Segment Open

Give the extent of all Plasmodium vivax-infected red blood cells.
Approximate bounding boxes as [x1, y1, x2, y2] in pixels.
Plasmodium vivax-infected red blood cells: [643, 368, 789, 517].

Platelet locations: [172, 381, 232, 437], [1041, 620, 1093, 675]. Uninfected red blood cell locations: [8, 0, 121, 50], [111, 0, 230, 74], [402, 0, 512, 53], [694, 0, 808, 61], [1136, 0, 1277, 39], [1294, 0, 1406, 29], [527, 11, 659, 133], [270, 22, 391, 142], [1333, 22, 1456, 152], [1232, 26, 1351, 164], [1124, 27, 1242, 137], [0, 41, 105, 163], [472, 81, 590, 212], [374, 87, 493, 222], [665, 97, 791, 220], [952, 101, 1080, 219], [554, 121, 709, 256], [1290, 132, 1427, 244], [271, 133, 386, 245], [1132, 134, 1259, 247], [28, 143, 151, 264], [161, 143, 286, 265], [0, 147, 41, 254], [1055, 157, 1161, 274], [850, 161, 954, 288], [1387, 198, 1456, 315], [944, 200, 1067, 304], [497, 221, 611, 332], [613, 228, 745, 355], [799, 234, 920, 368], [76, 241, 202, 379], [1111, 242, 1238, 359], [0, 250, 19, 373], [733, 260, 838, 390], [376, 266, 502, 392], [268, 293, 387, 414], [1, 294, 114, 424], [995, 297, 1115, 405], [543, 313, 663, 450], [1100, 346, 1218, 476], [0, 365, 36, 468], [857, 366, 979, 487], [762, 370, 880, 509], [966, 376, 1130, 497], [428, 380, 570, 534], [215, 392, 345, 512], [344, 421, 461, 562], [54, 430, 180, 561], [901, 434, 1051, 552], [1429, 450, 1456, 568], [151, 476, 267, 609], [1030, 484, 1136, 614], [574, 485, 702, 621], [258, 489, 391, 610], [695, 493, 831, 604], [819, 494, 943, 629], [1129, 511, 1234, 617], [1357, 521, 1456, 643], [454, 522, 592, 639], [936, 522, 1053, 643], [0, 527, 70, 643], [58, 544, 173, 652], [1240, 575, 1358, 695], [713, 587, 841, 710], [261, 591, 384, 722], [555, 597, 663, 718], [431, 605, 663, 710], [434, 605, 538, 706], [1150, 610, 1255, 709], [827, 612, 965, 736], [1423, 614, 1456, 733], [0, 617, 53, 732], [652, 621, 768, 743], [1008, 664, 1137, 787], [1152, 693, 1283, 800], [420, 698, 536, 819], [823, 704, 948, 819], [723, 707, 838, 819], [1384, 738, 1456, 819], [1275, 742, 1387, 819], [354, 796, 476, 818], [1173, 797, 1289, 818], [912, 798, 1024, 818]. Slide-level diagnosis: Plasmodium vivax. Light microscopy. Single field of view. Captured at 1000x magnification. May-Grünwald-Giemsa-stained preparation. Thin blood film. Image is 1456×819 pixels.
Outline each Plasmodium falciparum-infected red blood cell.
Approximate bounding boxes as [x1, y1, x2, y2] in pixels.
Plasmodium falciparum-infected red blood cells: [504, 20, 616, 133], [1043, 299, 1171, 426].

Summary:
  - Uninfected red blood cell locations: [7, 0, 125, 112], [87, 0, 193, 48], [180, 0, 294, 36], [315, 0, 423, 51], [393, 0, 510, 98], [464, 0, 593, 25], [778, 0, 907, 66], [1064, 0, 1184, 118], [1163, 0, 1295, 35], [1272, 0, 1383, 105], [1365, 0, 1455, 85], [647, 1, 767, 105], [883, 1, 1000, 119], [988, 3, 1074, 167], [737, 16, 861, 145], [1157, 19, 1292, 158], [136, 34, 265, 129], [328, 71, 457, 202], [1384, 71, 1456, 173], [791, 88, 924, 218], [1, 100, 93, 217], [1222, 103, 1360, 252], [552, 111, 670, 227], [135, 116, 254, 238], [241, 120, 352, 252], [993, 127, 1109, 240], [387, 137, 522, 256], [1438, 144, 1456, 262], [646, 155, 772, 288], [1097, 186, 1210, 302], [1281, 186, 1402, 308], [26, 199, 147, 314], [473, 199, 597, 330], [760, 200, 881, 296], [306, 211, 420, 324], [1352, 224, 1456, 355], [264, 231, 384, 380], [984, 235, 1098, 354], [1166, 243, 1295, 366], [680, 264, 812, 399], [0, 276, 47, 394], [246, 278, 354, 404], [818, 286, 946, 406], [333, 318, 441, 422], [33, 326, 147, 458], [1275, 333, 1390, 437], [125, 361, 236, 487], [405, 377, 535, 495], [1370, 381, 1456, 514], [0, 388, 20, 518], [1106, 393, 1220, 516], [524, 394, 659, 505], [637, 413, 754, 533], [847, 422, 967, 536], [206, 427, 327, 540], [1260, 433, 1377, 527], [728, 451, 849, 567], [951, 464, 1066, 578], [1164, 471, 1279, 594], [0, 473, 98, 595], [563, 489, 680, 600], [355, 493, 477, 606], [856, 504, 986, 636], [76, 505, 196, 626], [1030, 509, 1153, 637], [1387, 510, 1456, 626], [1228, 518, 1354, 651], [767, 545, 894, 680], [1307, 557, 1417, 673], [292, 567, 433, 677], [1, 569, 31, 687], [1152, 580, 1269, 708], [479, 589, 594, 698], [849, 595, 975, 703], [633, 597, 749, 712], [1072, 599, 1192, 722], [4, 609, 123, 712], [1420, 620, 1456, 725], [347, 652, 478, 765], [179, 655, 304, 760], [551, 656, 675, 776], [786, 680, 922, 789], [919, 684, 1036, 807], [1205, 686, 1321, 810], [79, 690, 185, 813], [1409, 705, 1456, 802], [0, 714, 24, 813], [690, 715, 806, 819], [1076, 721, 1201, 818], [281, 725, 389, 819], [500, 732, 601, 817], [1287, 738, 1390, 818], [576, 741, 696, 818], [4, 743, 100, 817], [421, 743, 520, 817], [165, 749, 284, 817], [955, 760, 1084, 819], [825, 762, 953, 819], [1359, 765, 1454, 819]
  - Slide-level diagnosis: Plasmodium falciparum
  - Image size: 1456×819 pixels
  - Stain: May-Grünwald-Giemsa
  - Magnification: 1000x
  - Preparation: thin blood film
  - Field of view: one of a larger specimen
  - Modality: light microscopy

Segment Closed

▶ [EXERCISE BRIEF]:
All of the records go in your answer, copied exactly.

▶ [YOUR RESPONSE]:
Give the extent of all Plasmodium vivax-infected red blood cells.
Approximate bounding boxes as [x1, y1, x2, y2] in pixels.
Plasmodium vivax-infected red blood cells: [643, 368, 789, 517].

Platelet locations: [172, 381, 232, 437], [1041, 620, 1093, 675]. Uninfected red blood cell locations: [8, 0, 121, 50], [111, 0, 230, 74], [402, 0, 512, 53], [694, 0, 808, 61], [1136, 0, 1277, 39], [1294, 0, 1406, 29], [527, 11, 659, 133], [270, 22, 391, 142], [1333, 22, 1456, 152], [1232, 26, 1351, 164], [1124, 27, 1242, 137], [0, 41, 105, 163], [472, 81, 590, 212], [374, 87, 493, 222], [665, 97, 791, 220], [952, 101, 1080, 219], [554, 121, 709, 256], [1290, 132, 1427, 244], [271, 133, 386, 245], [1132, 134, 1259, 247], [28, 143, 151, 264], [161, 143, 286, 265], [0, 147, 41, 254], [1055, 157, 1161, 274], [850, 161, 954, 288], [1387, 198, 1456, 315], [944, 200, 1067, 304], [497, 221, 611, 332], [613, 228, 745, 355], [799, 234, 920, 368], [76, 241, 202, 379], [1111, 242, 1238, 359], [0, 250, 19, 373], [733, 260, 838, 390], [376, 266, 502, 392], [268, 293, 387, 414], [1, 294, 114, 424], [995, 297, 1115, 405], [543, 313, 663, 450], [1100, 346, 1218, 476], [0, 365, 36, 468], [857, 366, 979, 487], [762, 370, 880, 509], [966, 376, 1130, 497], [428, 380, 570, 534], [215, 392, 345, 512], [344, 421, 461, 562], [54, 430, 180, 561], [901, 434, 1051, 552], [1429, 450, 1456, 568], [151, 476, 267, 609], [1030, 484, 1136, 614], [574, 485, 702, 621], [258, 489, 391, 610], [695, 493, 831, 604], [819, 494, 943, 629], [1129, 511, 1234, 617], [1357, 521, 1456, 643], [454, 522, 592, 639], [936, 522, 1053, 643], [0, 527, 70, 643], [58, 544, 173, 652], [1240, 575, 1358, 695], [713, 587, 841, 710], [261, 591, 384, 722], [555, 597, 663, 718], [431, 605, 663, 710], [434, 605, 538, 706], [1150, 610, 1255, 709], [827, 612, 965, 736], [1423, 614, 1456, 733], [0, 617, 53, 732], [652, 621, 768, 743], [1008, 664, 1137, 787], [1152, 693, 1283, 800], [420, 698, 536, 819], [823, 704, 948, 819], [723, 707, 838, 819], [1384, 738, 1456, 819], [1275, 742, 1387, 819], [354, 796, 476, 818], [1173, 797, 1289, 818], [912, 798, 1024, 818]. Slide-level diagnosis: Plasmodium vivax. Light microscopy. Single field of view. Captured at 1000x magnification. May-Grünwald-Giemsa-stained preparation. Thin blood film. Image is 1456×819 pixels.
Outline each Plasmodium falciparum-infected red blood cell.
Approximate bounding boxes as [x1, y1, x2, y2] in pixels.
Plasmodium falciparum-infected red blood cells: [504, 20, 616, 133], [1043, 299, 1171, 426].

Summary:
  - Uninfected red blood cell locations: [7, 0, 125, 112], [87, 0, 193, 48], [180, 0, 294, 36], [315, 0, 423, 51], [393, 0, 510, 98], [464, 0, 593, 25], [778, 0, 907, 66], [1064, 0, 1184, 118], [1163, 0, 1295, 35], [1272, 0, 1383, 105], [1365, 0, 1455, 85], [647, 1, 767, 105], [883, 1, 1000, 119], [988, 3, 1074, 167], [737, 16, 861, 145], [1157, 19, 1292, 158], [136, 34, 265, 129], [328, 71, 457, 202], [1384, 71, 1456, 173], [791, 88, 924, 218], [1, 100, 93, 217], [1222, 103, 1360, 252], [552, 111, 670, 227], [135, 116, 254, 238], [241, 120, 352, 252], [993, 127, 1109, 240], [387, 137, 522, 256], [1438, 144, 1456, 262], [646, 155, 772, 288], [1097, 186, 1210, 302], [1281, 186, 1402, 308], [26, 199, 147, 314], [473, 199, 597, 330], [760, 200, 881, 296], [306, 211, 420, 324], [1352, 224, 1456, 355], [264, 231, 384, 380], [984, 235, 1098, 354], [1166, 243, 1295, 366], [680, 264, 812, 399], [0, 276, 47, 394], [246, 278, 354, 404], [818, 286, 946, 406], [333, 318, 441, 422], [33, 326, 147, 458], [1275, 333, 1390, 437], [125, 361, 236, 487], [405, 377, 535, 495], [1370, 381, 1456, 514], [0, 388, 20, 518], [1106, 393, 1220, 516], [524, 394, 659, 505], [637, 413, 754, 533], [847, 422, 967, 536], [206, 427, 327, 540], [1260, 433, 1377, 527], [728, 451, 849, 567], [951, 464, 1066, 578], [1164, 471, 1279, 594], [0, 473, 98, 595], [563, 489, 680, 600], [355, 493, 477, 606], [856, 504, 986, 636], [76, 505, 196, 626], [1030, 509, 1153, 637], [1387, 510, 1456, 626], [1228, 518, 1354, 651], [767, 545, 894, 680], [1307, 557, 1417, 673], [292, 567, 433, 677], [1, 569, 31, 687], [1152, 580, 1269, 708], [479, 589, 594, 698], [849, 595, 975, 703], [633, 597, 749, 712], [1072, 599, 1192, 722], [4, 609, 123, 712], [1420, 620, 1456, 725], [347, 652, 478, 765], [179, 655, 304, 760], [551, 656, 675, 776], [786, 680, 922, 789], [919, 684, 1036, 807], [1205, 686, 1321, 810], [79, 690, 185, 813], [1409, 705, 1456, 802], [0, 714, 24, 813], [690, 715, 806, 819], [1076, 721, 1201, 818], [281, 725, 389, 819], [500, 732, 601, 817], [1287, 738, 1390, 818], [576, 741, 696, 818], [4, 743, 100, 817], [421, 743, 520, 817], [165, 749, 284, 817], [955, 760, 1084, 819], [825, 762, 953, 819], [1359, 765, 1454, 819]
  - Slide-level diagnosis: Plasmodium falciparum
  - Image size: 1456×819 pixels
  - Stain: May-Grünwald-Giemsa
  - Magnification: 1000x
  - Preparation: thin blood film
  - Field of view: one of a larger specimen
  - Modality: light microscopy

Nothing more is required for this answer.